Solar cell manufacturer Canadian Solar Inc. (CSIQ - Analyst Report) reported earnings of 56 cents in the third quarter of 2013 versus a loss of $1.01 per share in the year-ago quarter. Canadian Solar swung into profit in the reported quarter on the back of higher shipments and revenues.
JA Solar is one of the most cost-efficient solar producers in the world, with a geographically diverse customer base as well as silicon wafer supply agreements in place to feed its production. Positive factors include ongoing expansion programs, improving operating efficiencies and higher conversion efficiency. JA Solar is steadily expanding its customer base worldwide in several geographic end markets including the U.S., Canada, Italy, Japan, Australia, China and India.

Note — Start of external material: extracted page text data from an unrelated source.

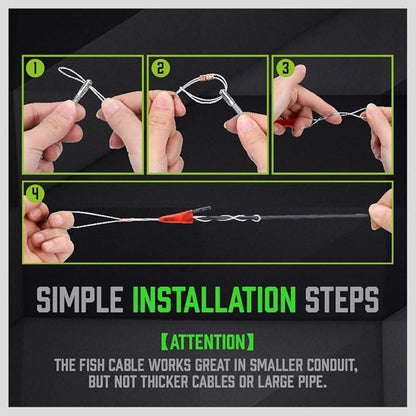 1

2

3

4

SIMPLE INSTALLATION STEPS

【ATTENTION】

THE FISH CABLE WORKS GREAT IN SMALLER CONDUIT, BUT NOT THICKER CABLES OR LARGE PIPE.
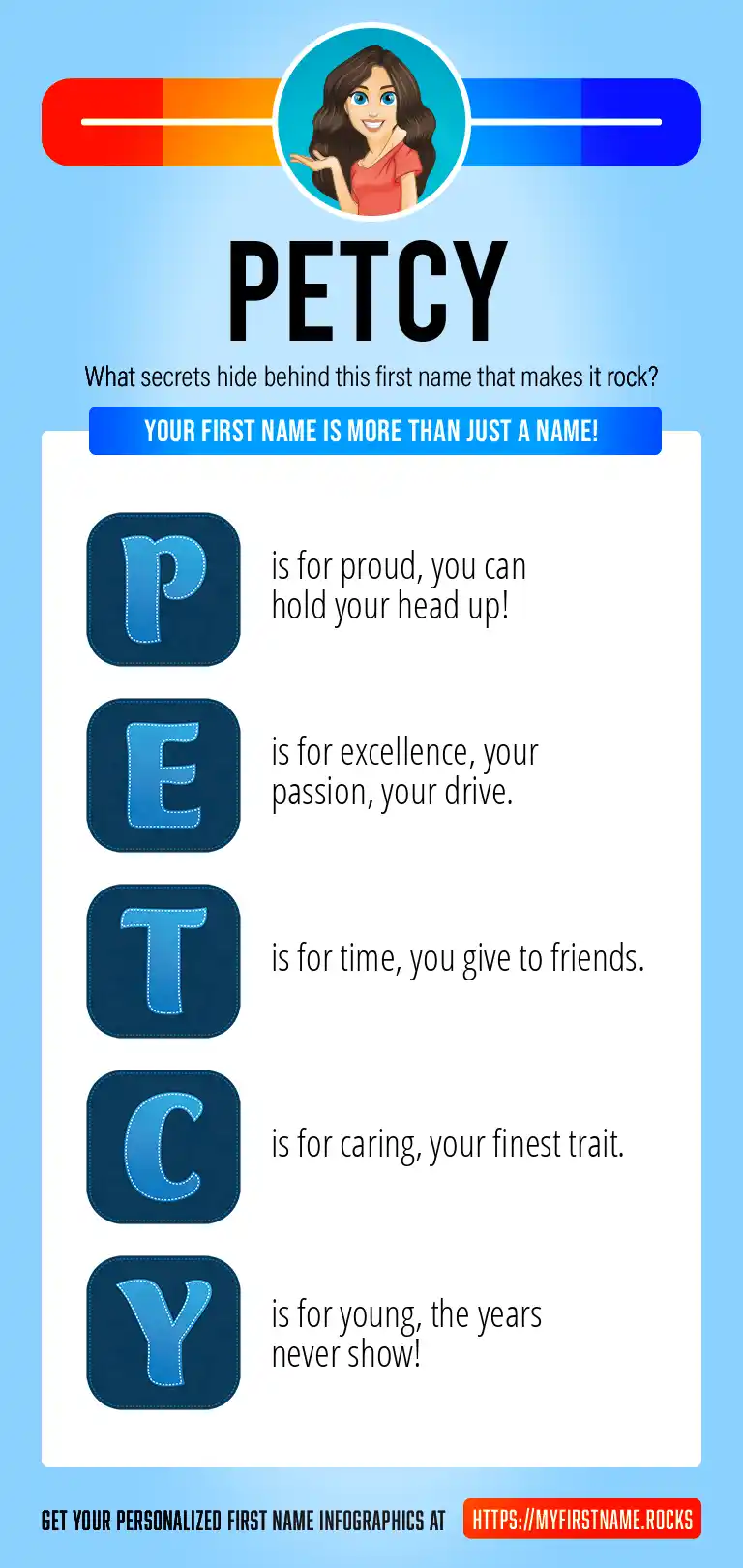 PETCY

What secrets hide behind this first name that makes it rock?

YOUR FIRST NAME IS MORE THAN JUST A NAME!

P is for proud, you can hold your head up!

E is for excellence, your passion, your drive.

T is for time, you give to friends.

C is for caring, your finest trait.

Y is for young, the years never show!

GET YOUR PERSONALIZED FIRST NAME INFOGRAPHICS AT HTTPS://MYFIRSTNAME.ROCKS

Again, Chinese solar product manufacturers, like JASO, are also speeding up their domestic operations with the government becoming more and more stringent on environmental issues. The electricity generators are implementing new measures to bring down emission levels of greenhouse gases. At present, nearly 70% of China’s electricity is generated from coal-fired power plants. The country is taking active steps to idle the high operating cost coal mines. China aims to double its generating capacity by 2030, with half of all new plants having renewable sources of power.
However, tepid module demand in Europe, rising competition and the financial stability of its customers may adversely impact performance over the near term.
Shanghai, China-based JA Solar Holdings Co. currently has a Zacks Rank #3 (Hold). Promising companies in the space, Enphase Energy, Inc (ENPH - Snapshot Report) and First Solar Inc. (FSLR - Analyst Report), look attractive with a Zacks Rank #2 (Buy).